Yeah, but who can do it these days?

"I can," says Flutie. "Rich Camarillo, who used to punt for us, and I used to practice them. He could drop-kick it 60 yards. Find a guy who can do it and put him in as a wide receiver."

Do you wonder why the guy became a legend in the Boston area? Two-handed push passes, lefty tosses, completions that materialized out of nowhere—the fans couldn't get enough of him. And that's part of the problem. The hard-eyed world of pro football does not take kindly to schoolboy legends.

After BC, he joined the USFL New Jersey Generals and, on owner Donald Trump's orders, became an immediate starter. When the league folded, he joined the Bears for the '86 season. Jim McMahon was injured for much of the year, and Flutie got to start the last game of the regular season. He led Chicago over Dallas but was ineffective in a first-round playoff loss to the Washington Redskins. McMahon wasn't kind. "America's midget," he called Flutie.

The Patriots got him in a trade last season as the strike was winding down. He started the final strike game, which some people have never let him forget. "If the strike had just started, I would never have crossed the line—never," he says. "But everyone knew it was ending. A lot of guys had already crossed. The paycheck wasn't the issue. It was a chance to get back into football."

If Tony Eason's arm had been right, Flutie might not have made the Patriots this year. Steve Grogan would have been the backup, and Flutie would have battled Ramsey for the third and last spot. But Eason went on injured reserve in the preseason, and Grogan, who had been hampered by a neck injury, was replaced by Ramsey in Game 5, against the Indianapolis Colts. Flutie came in for an ineffective Ramsey early in the fourth quarter. He engineered two drives to pull out the win, completing four of four passes on the first and six of six on the second. He scored the game-winner on a 13-yard bootleg.

When the Patriots defeated the Bengals, mainly on the strength of a solid running game and six Cincinnati turnovers, the headline in the Boston Herald read FLUTIE FLAUNTS IT FOR PATS. YOU had to go down to paragraph 22 to find the only mention of Flutie.
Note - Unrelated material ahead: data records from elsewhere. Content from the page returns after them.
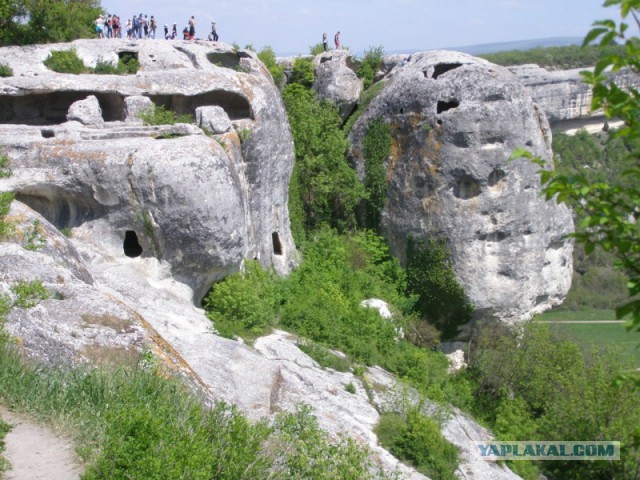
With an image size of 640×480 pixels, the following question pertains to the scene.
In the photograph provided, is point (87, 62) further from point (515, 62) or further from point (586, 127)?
point (515, 62)

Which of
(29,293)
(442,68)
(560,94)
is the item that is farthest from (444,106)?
(560,94)

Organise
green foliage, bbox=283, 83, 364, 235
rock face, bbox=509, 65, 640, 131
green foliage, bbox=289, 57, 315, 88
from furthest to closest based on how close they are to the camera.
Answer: rock face, bbox=509, 65, 640, 131
green foliage, bbox=289, 57, 315, 88
green foliage, bbox=283, 83, 364, 235

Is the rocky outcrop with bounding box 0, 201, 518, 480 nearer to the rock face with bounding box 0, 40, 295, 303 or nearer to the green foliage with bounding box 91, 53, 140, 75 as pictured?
the rock face with bounding box 0, 40, 295, 303

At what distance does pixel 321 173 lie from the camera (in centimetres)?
1988

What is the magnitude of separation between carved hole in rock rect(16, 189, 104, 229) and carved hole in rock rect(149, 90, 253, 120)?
4550mm

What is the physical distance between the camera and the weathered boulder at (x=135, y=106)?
51.3ft

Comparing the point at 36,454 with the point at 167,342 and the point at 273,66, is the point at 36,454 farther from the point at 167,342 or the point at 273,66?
the point at 273,66

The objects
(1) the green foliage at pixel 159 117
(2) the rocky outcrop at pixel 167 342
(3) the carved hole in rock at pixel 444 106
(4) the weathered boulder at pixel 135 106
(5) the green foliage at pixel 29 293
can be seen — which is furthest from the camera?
(3) the carved hole in rock at pixel 444 106

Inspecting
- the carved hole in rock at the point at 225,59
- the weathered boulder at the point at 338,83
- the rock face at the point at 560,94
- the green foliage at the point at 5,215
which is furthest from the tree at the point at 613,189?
the rock face at the point at 560,94

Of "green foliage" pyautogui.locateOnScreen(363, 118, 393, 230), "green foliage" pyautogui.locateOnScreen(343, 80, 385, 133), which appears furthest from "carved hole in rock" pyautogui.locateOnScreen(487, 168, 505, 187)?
"green foliage" pyautogui.locateOnScreen(343, 80, 385, 133)

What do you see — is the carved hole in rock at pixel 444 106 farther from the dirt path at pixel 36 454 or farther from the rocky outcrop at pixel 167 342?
the dirt path at pixel 36 454

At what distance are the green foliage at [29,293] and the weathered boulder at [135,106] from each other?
301 inches

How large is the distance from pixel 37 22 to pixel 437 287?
11.6m

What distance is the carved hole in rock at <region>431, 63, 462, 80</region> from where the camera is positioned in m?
19.3
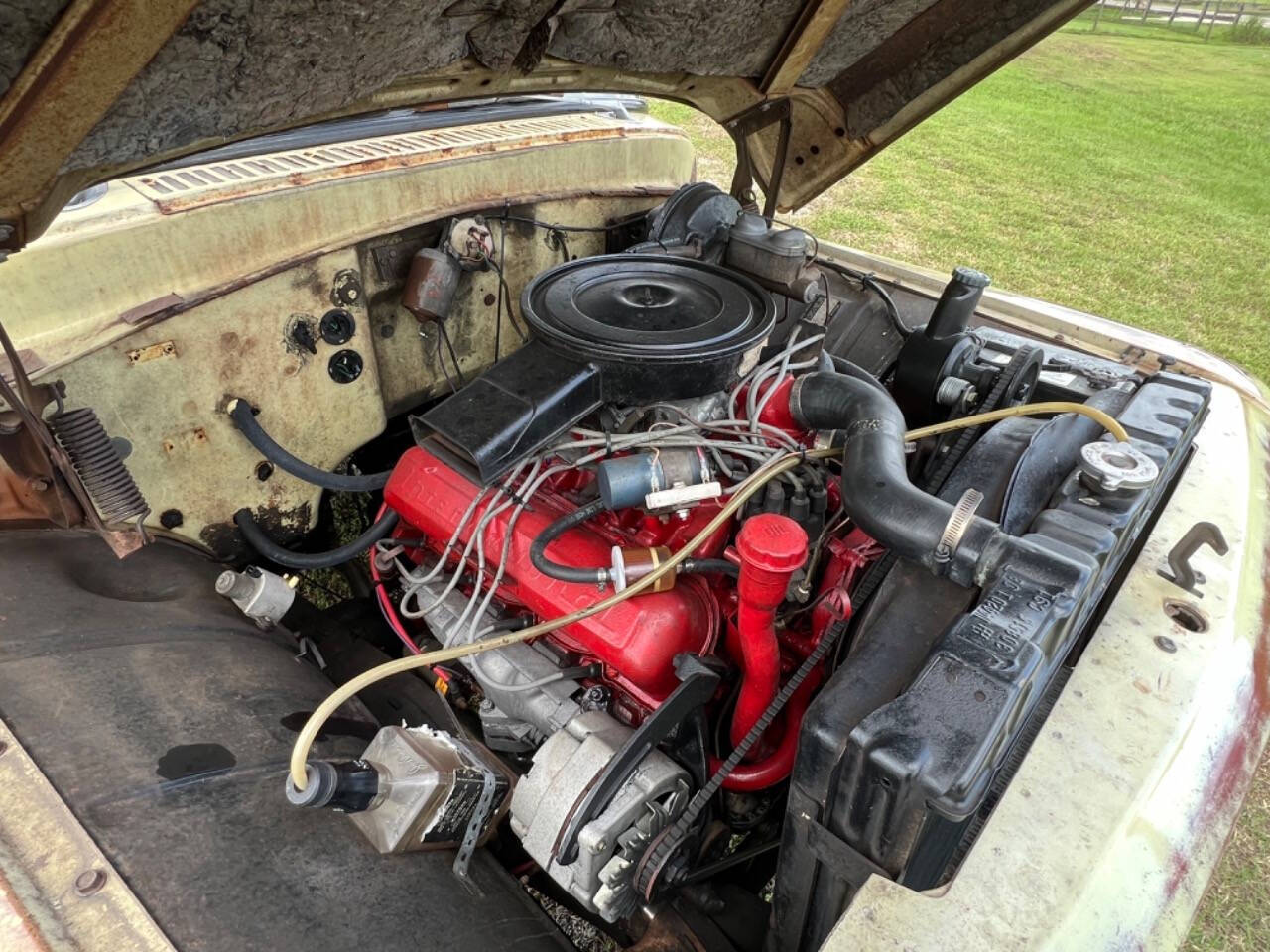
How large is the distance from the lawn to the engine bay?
1434mm

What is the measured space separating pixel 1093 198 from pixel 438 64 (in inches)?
321

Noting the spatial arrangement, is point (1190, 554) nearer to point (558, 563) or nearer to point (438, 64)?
point (558, 563)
The story line in New England's 30-7 upset of Chicago was Flutie's revenge: He threw four TD passes against his old team. Almost lost was the fact that the Patriots ran 54 times for 185 yards—unheard-of statistics against the Bears' defense.
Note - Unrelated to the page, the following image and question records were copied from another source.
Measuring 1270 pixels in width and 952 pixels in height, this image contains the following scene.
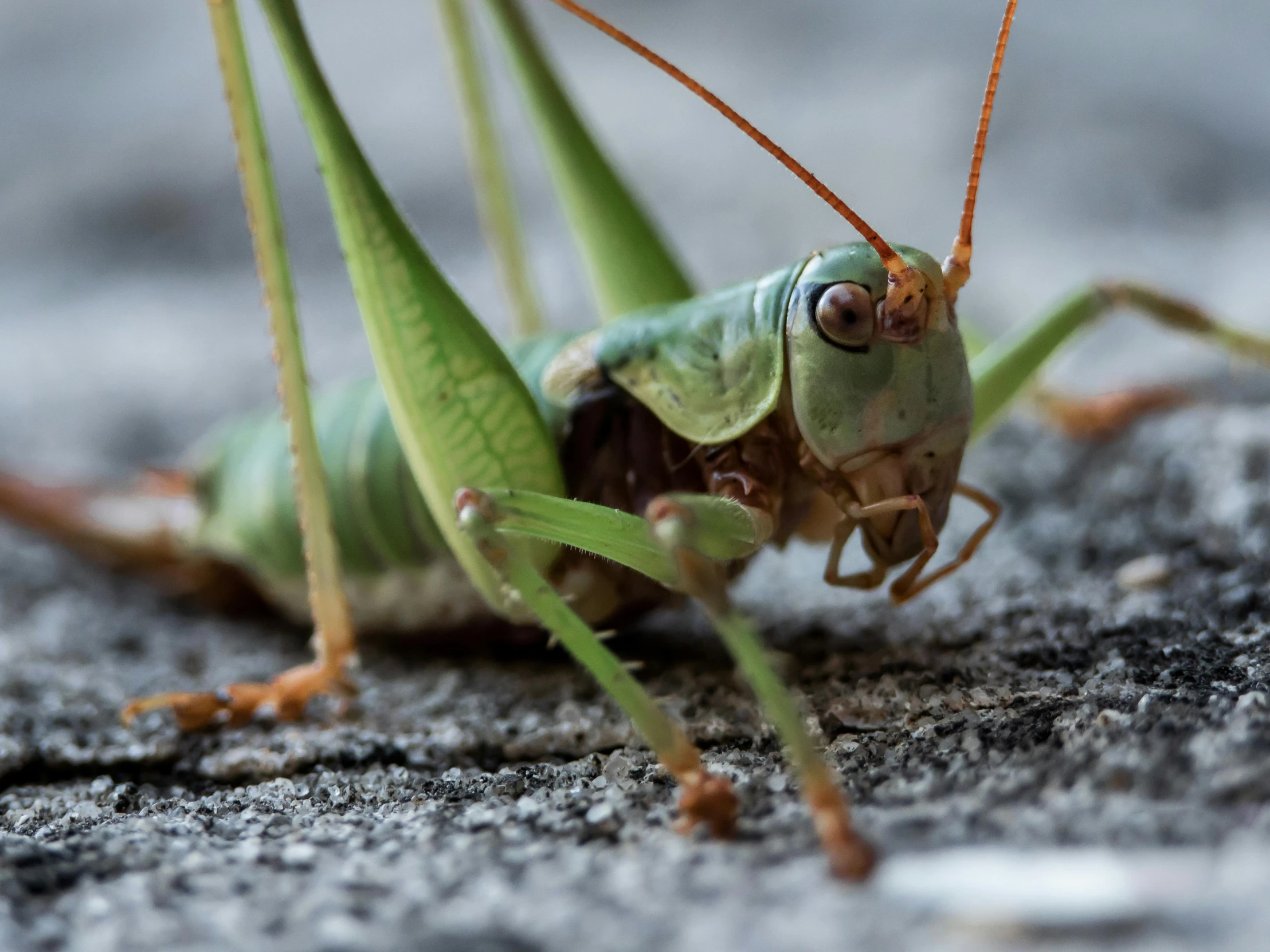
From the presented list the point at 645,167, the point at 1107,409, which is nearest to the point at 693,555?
the point at 1107,409


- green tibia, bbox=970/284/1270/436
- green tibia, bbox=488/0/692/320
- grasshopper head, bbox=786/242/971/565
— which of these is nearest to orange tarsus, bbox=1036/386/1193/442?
green tibia, bbox=970/284/1270/436

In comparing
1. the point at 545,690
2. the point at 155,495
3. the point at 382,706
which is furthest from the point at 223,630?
the point at 545,690

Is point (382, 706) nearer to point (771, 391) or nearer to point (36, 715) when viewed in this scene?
point (36, 715)

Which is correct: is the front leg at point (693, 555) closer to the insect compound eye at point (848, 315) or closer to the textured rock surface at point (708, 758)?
the textured rock surface at point (708, 758)

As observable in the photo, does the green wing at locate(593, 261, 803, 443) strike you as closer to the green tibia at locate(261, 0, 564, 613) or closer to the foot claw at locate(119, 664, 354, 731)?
the green tibia at locate(261, 0, 564, 613)

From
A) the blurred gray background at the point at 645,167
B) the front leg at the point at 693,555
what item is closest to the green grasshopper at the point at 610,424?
the front leg at the point at 693,555

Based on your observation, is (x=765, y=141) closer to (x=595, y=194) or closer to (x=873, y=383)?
(x=873, y=383)
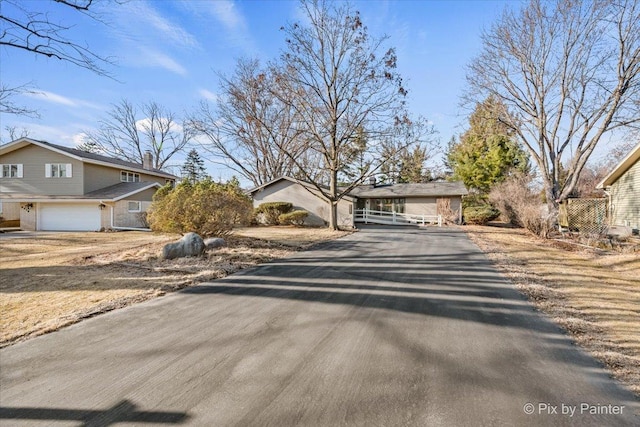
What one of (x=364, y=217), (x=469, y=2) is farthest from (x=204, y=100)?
(x=469, y=2)

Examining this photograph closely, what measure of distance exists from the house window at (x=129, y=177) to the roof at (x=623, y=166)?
31.6m

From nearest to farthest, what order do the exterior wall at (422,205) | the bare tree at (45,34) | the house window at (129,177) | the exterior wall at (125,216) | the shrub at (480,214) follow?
the bare tree at (45,34) → the exterior wall at (125,216) → the house window at (129,177) → the shrub at (480,214) → the exterior wall at (422,205)

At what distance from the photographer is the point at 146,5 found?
8180mm

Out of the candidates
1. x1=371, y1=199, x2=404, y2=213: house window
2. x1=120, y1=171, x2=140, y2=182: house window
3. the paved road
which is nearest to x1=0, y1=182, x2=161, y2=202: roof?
x1=120, y1=171, x2=140, y2=182: house window

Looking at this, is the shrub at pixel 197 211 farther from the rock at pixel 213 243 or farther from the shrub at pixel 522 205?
the shrub at pixel 522 205

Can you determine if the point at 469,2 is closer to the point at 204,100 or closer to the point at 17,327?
the point at 17,327

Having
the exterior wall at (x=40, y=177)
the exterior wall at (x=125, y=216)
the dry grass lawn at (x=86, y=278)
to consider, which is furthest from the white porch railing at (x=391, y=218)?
the exterior wall at (x=40, y=177)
"It's hard for people to accept that I'm just another guy on the team, trying to do my best to help us win," said Flutie after Sunday's 21-10 victory over the Miami Dolphins, in which he converted seven of 14 passes for 74 yards while the ground game piled up 203 yards. "Even in college I didn't get carried away with all that stuff. We had great players on that team my senior year. Something like 10 guys I played with on offense wound up in the NFL."
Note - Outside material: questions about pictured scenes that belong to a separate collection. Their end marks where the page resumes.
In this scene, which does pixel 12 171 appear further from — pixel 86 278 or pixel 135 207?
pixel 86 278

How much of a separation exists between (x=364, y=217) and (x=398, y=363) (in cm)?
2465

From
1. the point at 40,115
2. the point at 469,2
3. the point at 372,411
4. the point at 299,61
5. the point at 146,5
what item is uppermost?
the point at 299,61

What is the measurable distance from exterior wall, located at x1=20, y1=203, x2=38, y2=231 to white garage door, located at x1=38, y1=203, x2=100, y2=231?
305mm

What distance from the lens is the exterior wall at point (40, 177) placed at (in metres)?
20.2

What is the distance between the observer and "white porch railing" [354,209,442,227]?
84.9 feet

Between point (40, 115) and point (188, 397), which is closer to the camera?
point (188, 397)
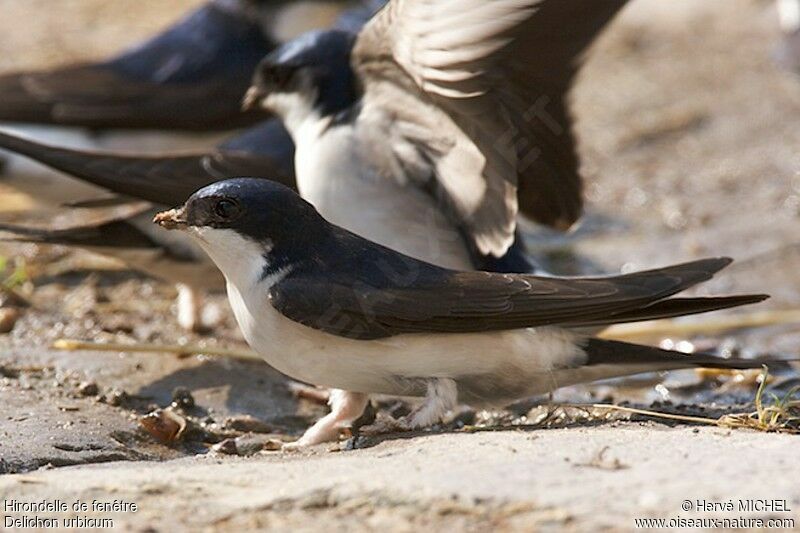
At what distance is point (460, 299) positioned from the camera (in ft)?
12.4

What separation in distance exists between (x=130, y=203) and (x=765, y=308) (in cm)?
234

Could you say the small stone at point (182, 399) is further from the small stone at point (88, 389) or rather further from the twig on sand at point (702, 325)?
the twig on sand at point (702, 325)

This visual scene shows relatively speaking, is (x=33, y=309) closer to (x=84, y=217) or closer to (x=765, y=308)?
(x=84, y=217)

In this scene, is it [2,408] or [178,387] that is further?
[178,387]

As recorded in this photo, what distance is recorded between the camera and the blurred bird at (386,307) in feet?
12.2

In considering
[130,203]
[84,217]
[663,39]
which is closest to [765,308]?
[130,203]

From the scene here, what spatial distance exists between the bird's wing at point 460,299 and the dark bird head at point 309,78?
128 cm

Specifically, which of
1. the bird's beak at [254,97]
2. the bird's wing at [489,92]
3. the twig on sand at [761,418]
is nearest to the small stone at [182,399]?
the bird's wing at [489,92]

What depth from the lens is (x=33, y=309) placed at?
213 inches

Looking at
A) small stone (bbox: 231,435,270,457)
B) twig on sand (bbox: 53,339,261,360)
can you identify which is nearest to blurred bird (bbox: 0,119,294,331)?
twig on sand (bbox: 53,339,261,360)

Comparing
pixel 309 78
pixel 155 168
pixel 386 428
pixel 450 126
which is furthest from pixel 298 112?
pixel 386 428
Over the past four games the Pats have had only two turnovers. In the six before that they had 23. Rookie halfback John Stephens, of Northwestern State of Louisiana, has been superb. Flutie has been going along with the surge, occasionally embarrassed by the media attention he receives, never claiming to be anything but a guy trying to prove that he belongs with the big boys.

But somewhere down the stretch, when things aren't going right, it will be time for something special, and maybe the old Flutie devilment will reappear. So far he has proved he belongs.

PHOTO

JOHN BIEVER

Behind the 5'9¾" Flutie, New England has won four of its last six.

PHOTO

JOHN BIEVER

As Doug takes pains to note, his teammates have also had a hand in the Pats' success.